### PROBLEM
Render every one of the items below as a JSON list of strings, with one string per line and blank lines skipped. Leave the pictures out of the answer.

Entries on spatial positioning
※
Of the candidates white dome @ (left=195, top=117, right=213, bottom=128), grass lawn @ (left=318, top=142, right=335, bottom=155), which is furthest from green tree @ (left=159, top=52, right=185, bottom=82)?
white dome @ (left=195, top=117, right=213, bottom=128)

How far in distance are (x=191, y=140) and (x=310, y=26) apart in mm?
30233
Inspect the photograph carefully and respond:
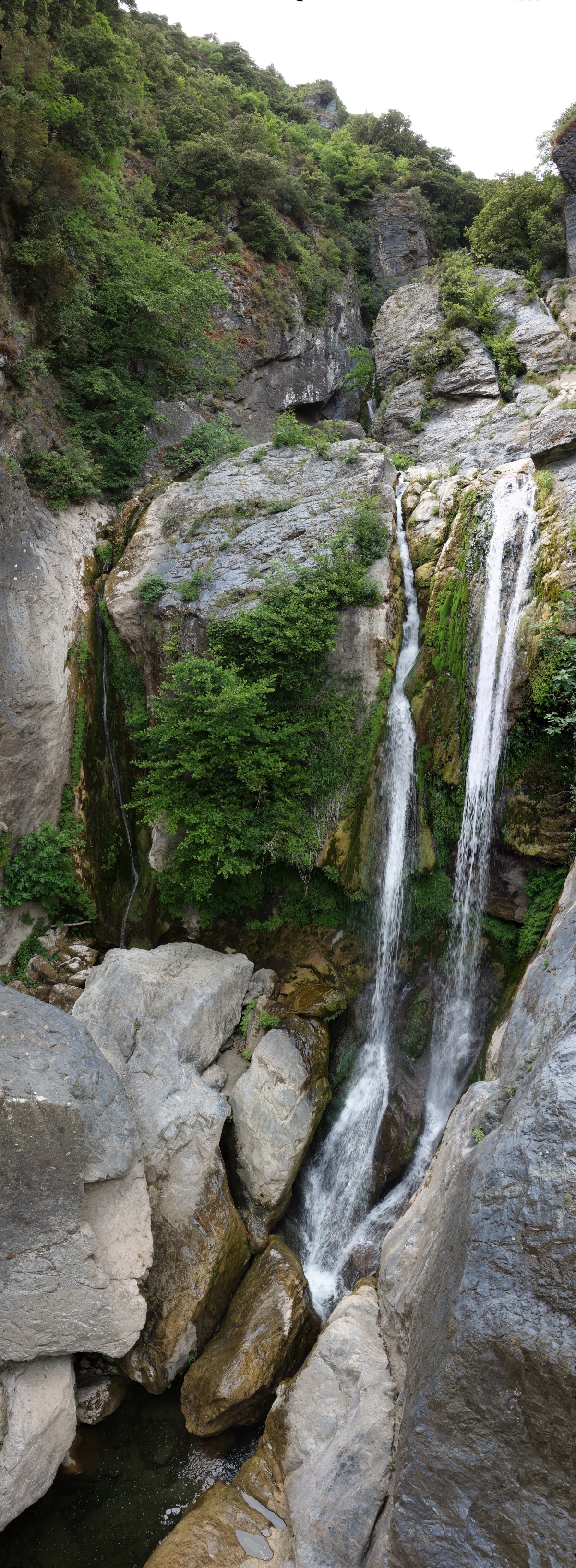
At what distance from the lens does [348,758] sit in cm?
980

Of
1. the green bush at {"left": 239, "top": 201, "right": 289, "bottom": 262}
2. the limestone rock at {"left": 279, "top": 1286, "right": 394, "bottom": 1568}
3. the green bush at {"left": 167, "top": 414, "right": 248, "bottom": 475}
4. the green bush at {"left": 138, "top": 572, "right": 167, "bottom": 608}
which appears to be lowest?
the limestone rock at {"left": 279, "top": 1286, "right": 394, "bottom": 1568}

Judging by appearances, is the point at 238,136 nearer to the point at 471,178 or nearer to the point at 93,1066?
the point at 471,178

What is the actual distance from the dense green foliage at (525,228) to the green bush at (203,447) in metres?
10.9

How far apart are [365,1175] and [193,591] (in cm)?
871

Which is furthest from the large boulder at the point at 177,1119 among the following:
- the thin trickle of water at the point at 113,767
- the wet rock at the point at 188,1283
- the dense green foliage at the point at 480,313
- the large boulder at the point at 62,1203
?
the dense green foliage at the point at 480,313

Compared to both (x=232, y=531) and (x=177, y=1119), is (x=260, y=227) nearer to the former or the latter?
(x=232, y=531)

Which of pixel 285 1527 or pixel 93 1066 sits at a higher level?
pixel 93 1066

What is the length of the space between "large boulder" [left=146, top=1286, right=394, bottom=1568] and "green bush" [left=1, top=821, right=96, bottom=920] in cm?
659

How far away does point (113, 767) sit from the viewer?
38.0 feet

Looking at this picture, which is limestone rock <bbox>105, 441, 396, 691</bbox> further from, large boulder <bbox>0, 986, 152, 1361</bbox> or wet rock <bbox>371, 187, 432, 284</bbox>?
wet rock <bbox>371, 187, 432, 284</bbox>

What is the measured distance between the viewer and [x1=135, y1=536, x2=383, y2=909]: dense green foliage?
※
### EXERCISE ANSWER
[
  "Of the candidates white dome @ (left=195, top=117, right=213, bottom=128), grass lawn @ (left=318, top=142, right=335, bottom=155), which is furthest from green tree @ (left=159, top=52, right=185, bottom=82)?",
  "white dome @ (left=195, top=117, right=213, bottom=128)",
  "How far in distance are (x=191, y=140) and (x=310, y=26) apart in mm?",
  "30233",
  "Inspect the photograph carefully and respond:",
  "At what distance from the lens does [348,758] sit in cm?",
  "980",
  "Of",
  "1. the green bush at {\"left\": 239, \"top\": 201, \"right\": 289, \"bottom\": 262}",
  "2. the limestone rock at {\"left\": 279, \"top\": 1286, \"right\": 394, \"bottom\": 1568}",
  "3. the green bush at {\"left\": 167, \"top\": 414, \"right\": 248, \"bottom\": 475}",
  "4. the green bush at {\"left\": 138, \"top\": 572, \"right\": 167, \"bottom\": 608}",
  "which appears to be lowest?",
  "the limestone rock at {\"left\": 279, \"top\": 1286, \"right\": 394, \"bottom\": 1568}",
  "Judging by appearances, is the point at 238,136 nearer to the point at 471,178 or nearer to the point at 93,1066?",
  "the point at 471,178",
  "What is the actual distance from the dense green foliage at (525,228) to the green bush at (203,447) in metres?",
  "10.9",
  "How far apart are [365,1175] and [193,591] (in cm)?",
  "871",
  "Which is furthest from the large boulder at the point at 177,1119 among the following:",
  "- the thin trickle of water at the point at 113,767",
  "- the wet rock at the point at 188,1283",
  "- the dense green foliage at the point at 480,313",
  "- the large boulder at the point at 62,1203",
  "?",
  "the dense green foliage at the point at 480,313",
  "Compared to both (x=232, y=531) and (x=177, y=1119), is (x=260, y=227) nearer to the former or the latter?",
  "(x=232, y=531)",
  "Which of pixel 285 1527 or pixel 93 1066 sits at a higher level?",
  "pixel 93 1066",
  "What is the length of the space between \"large boulder\" [left=146, top=1286, right=394, bottom=1568] and \"green bush\" [left=1, top=821, right=96, bottom=920] in cm?",
  "659",
  "How far away does point (113, 767) sit from the viewer?",
  "38.0 feet",
  "Looking at this picture, which is limestone rock <bbox>105, 441, 396, 691</bbox> further from, large boulder <bbox>0, 986, 152, 1361</bbox> or wet rock <bbox>371, 187, 432, 284</bbox>?",
  "wet rock <bbox>371, 187, 432, 284</bbox>",
  "What is the measured distance between the viewer and [x1=135, y1=536, x2=383, y2=909]: dense green foliage?"
]